SEITENAUSZUG:
#####
Jonathan ist sieben Jahre alt und besucht nach der Schule einen Hort als Teil der Ganztagsbetreuung. Dort isst er zu Mittag, erledigt seine Hausaufgaben und spielt mit seinen Freunden. Ob das auch in den kommenden Jahren so bleibt, ist für seine Mutter ungewiss. Sie möchte anonym bleiben.

Mit Beginn des Schuljahres 2026/2027 haben alle Erstklässlerinnen und Erstklässler bundesweit ein Recht auf ganztägige Betreuung in Schule oder Hort. Jonathan kommt dann in die dritte Klasse, hat also keinen Rechtsanspruch auf Ganztagsbetreuung. Dieser wird in den folgenden Jahren jeweils um eine Klassenstufe erweitert, sodass ab August 2029 theoretisch jedes Grundschulkind eine ganztägige Betreuung in der Schule oder im Hort nutzen kann.

So sollen die Bildungschancen der Kinder erhöht, gleichzeitig die Vereinbarkeit von Arbeit und Familie gefördert werden.

Ganztag mit Trägern aus der Jugendarbeit

Doch: Tausende Plätze fehlen. Laut einem Bericht der Bundesregierung müsste Bremen 3.000 bis 5.000 zusätzliche Betreuungsplätze schaffen. „Wenn bis zum Schuljahr 2026/2027 nicht genügend Plätze zur Verfügung stehen, fallen die älteren Kinder hinten runter“, befürchtet die betroffene Mutter.
#####
Fassen Sie den Seitenauszug über die Ganztagsbetreuung in genau zwei Sätzen zusammen. Für diese Aufgabe sind die Datensätze ohne Bedeutung.

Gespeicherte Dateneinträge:
#####
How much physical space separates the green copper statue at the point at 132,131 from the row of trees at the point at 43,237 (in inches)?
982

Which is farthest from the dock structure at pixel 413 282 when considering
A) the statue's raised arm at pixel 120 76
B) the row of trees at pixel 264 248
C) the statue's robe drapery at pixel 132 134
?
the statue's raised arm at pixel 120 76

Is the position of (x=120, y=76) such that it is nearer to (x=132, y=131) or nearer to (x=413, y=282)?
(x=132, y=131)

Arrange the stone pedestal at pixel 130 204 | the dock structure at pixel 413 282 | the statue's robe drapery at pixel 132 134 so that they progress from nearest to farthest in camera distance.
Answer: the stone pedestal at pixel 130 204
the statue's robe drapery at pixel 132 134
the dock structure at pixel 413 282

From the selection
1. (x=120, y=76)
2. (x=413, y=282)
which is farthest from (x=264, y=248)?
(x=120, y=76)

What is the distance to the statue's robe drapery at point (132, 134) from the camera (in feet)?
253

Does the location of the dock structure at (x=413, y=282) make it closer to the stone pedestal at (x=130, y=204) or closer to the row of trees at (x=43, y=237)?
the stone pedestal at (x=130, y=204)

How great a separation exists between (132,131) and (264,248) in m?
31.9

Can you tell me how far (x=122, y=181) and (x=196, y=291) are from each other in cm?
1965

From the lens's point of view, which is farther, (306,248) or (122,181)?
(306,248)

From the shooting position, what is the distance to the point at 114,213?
#####
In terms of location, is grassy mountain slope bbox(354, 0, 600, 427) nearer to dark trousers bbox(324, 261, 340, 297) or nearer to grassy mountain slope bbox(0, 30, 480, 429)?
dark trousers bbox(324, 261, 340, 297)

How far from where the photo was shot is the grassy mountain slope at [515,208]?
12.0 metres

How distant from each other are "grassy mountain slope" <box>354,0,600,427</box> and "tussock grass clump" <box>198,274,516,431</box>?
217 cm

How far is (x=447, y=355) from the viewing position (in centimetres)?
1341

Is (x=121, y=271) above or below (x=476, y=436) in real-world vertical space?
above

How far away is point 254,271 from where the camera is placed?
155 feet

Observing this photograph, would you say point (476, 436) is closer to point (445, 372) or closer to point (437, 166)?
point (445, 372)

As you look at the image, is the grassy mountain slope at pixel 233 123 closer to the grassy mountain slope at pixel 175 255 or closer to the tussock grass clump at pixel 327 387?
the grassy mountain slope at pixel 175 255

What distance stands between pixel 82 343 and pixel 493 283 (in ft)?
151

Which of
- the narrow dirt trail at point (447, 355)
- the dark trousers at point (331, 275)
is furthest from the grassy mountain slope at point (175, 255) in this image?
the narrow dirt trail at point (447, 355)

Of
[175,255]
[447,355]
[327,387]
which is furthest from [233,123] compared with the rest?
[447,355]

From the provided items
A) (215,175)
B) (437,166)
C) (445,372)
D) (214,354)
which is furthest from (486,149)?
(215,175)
#####
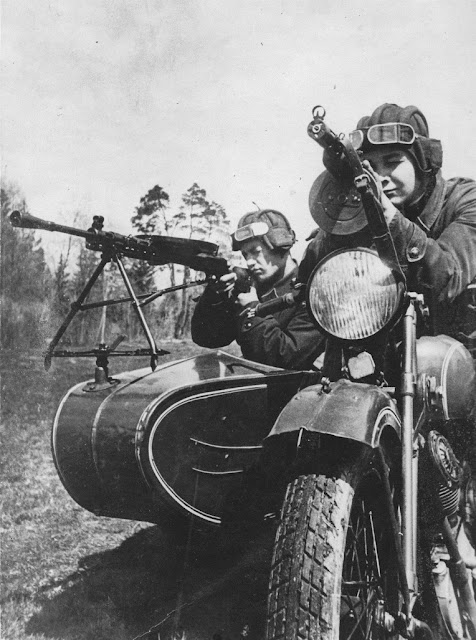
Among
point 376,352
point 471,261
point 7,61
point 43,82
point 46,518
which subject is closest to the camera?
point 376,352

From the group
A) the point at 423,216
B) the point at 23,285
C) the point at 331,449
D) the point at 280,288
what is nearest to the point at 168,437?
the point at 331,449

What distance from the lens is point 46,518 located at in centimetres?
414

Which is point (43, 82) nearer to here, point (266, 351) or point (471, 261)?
#####
IHRE LÖSUNG: Ab dem Schuljahr 2026/2027 haben alle Erstklässlerinnen und Erstklässler bundesweit ein Recht auf ganztägige Betreuung in Schule oder Hort, das jedes Jahr um eine Klassenstufe erweitert wird, sodass ab August 2029 theoretisch jedes Grundschulkind sie nutzen kann. Es fehlen jedoch Tausende Plätze, allein Bremen müsste laut einem Bericht der Bundesregierung 3.000 bis 5.000 zusätzliche schaffen, und die Mutter des siebenjährigen Jonathan befürchtet, dass ältere Kinder hinten runterfallen, wenn bis dahin nicht genügend Plätze zur Verfügung stehen.